Work item: Would you repeat each of the lines below exactly?
=== Extracted records ===
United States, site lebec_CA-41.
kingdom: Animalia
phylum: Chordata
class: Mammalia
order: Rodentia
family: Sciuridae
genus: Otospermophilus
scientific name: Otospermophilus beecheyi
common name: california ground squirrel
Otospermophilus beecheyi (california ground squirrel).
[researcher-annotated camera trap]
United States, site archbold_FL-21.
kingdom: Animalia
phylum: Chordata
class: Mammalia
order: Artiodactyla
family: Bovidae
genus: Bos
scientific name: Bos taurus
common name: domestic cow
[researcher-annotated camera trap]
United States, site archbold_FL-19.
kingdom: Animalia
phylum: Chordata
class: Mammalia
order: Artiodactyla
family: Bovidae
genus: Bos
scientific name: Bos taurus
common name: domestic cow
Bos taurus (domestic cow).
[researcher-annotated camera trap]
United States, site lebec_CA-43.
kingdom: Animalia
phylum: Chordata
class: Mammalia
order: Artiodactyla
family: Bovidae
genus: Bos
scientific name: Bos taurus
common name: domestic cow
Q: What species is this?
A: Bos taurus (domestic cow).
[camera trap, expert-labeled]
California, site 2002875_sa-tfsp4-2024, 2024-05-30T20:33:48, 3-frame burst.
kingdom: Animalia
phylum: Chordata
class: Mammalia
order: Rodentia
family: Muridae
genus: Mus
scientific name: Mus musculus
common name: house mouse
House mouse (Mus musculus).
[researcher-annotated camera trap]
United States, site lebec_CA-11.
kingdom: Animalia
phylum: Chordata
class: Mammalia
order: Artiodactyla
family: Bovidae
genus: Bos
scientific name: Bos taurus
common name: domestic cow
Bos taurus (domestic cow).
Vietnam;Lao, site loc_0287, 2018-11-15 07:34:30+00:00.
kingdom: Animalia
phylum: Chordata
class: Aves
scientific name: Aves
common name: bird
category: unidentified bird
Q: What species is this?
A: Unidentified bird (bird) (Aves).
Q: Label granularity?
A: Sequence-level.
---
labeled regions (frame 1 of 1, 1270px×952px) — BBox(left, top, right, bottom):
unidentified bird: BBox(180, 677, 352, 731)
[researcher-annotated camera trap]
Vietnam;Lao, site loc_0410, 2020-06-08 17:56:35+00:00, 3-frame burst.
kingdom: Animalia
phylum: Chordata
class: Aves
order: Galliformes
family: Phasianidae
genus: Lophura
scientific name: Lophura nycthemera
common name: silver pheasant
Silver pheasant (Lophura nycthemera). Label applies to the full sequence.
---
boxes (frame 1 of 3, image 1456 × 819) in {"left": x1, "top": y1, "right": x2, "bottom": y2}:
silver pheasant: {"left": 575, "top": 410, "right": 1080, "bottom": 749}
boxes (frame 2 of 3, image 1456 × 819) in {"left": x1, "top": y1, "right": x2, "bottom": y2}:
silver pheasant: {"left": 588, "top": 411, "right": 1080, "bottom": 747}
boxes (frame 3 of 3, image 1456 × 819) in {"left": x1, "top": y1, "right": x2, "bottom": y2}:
===
Answer box:
United States, site lebec_CA-41.
kingdom: Animalia
phylum: Chordata
class: Mammalia
order: Rodentia
family: Sciuridae
genus: Otospermophilus
scientific name: Otospermophilus beecheyi
common name: california ground squirrel
Otospermophilus beecheyi (california ground squirrel).
[researcher-annotated camera trap]
United States, site archbold_FL-21.
kingdom: Animalia
phylum: Chordata
class: Mammalia
order: Artiodactyla
family: Bovidae
genus: Bos
scientific name: Bos taurus
common name: domestic cow
[researcher-annotated camera trap]
United States, site archbold_FL-19.
kingdom: Animalia
phylum: Chordata
class: Mammalia
order: Artiodactyla
family: Bovidae
genus: Bos
scientific name: Bos taurus
common name: domestic cow
Bos taurus (domestic cow).
[researcher-annotated camera trap]
United States, site lebec_CA-43.
kingdom: Animalia
phylum: Chordata
class: Mammalia
order: Artiodactyla
family: Bovidae
genus: Bos
scientific name: Bos taurus
common name: domestic cow
Q: What species is this?
A: Bos taurus (domestic cow).
[camera trap, expert-labeled]
California, site 2002875_sa-tfsp4-2024, 2024-05-30T20:33:48, 3-frame burst.
kingdom: Animalia
phylum: Chordata
class: Mammalia
order: Rodentia
family: Muridae
genus: Mus
scientific name: Mus musculus
common name: house mouse
House mouse (Mus musculus).
[researcher-annotated camera trap]
United States, site lebec_CA-11.
kingdom: Animalia
phylum: Chordata
class: Mammalia
order: Artiodactyla
family: Bovidae
genus: Bos
scientific name: Bos taurus
common name: domestic cow
Bos taurus (domestic cow).
Vietnam;Lao, site loc_0287, 2018-11-15 07:34:30+00:00.
kingdom: Animalia
phylum: Chordata
class: Aves
scientific name: Aves
common name: bird
category: unidentified bird
Q: What species is this?
A: Unidentified bird (bird) (Aves).
Q: Label granularity?
A: Sequence-level.
---
labeled regions (frame 1 of 1, 1270px×952px) — BBox(left, top, right, bottom):
unidentified bird: BBox(180, 677, 352, 731)
[researcher-annotated camera trap]
Vietnam;Lao, site loc_0410, 2020-06-08 17:56:35+00:00, 3-frame burst.
kingdom: Animalia
phylum: Chordata
class: Aves
order: Galliformes
family: Phasianidae
genus: Lophura
scientific name: Lophura nycthemera
common name: silver pheasant
Silver pheasant (Lophura nycthemera). Label applies to the full sequence.
---
boxes (frame 1 of 3, image 1456 × 819) in {"left": x1, "top": y1, "right": x2, "bottom": y2}:
silver pheasant: {"left": 575, "top": 410, "right": 1080, "bottom": 749}
boxes (frame 2 of 3, image 1456 × 819) in {"left": x1, "top": y1, "right": x2, "bottom": y2}:
silver pheasant: {"left": 588, "top": 411, "right": 1080, "bottom": 747}
boxes (frame 3 of 3, image 1456 × 819) in {"left": x1, "top": y1, "right": x2, "bottom": y2}:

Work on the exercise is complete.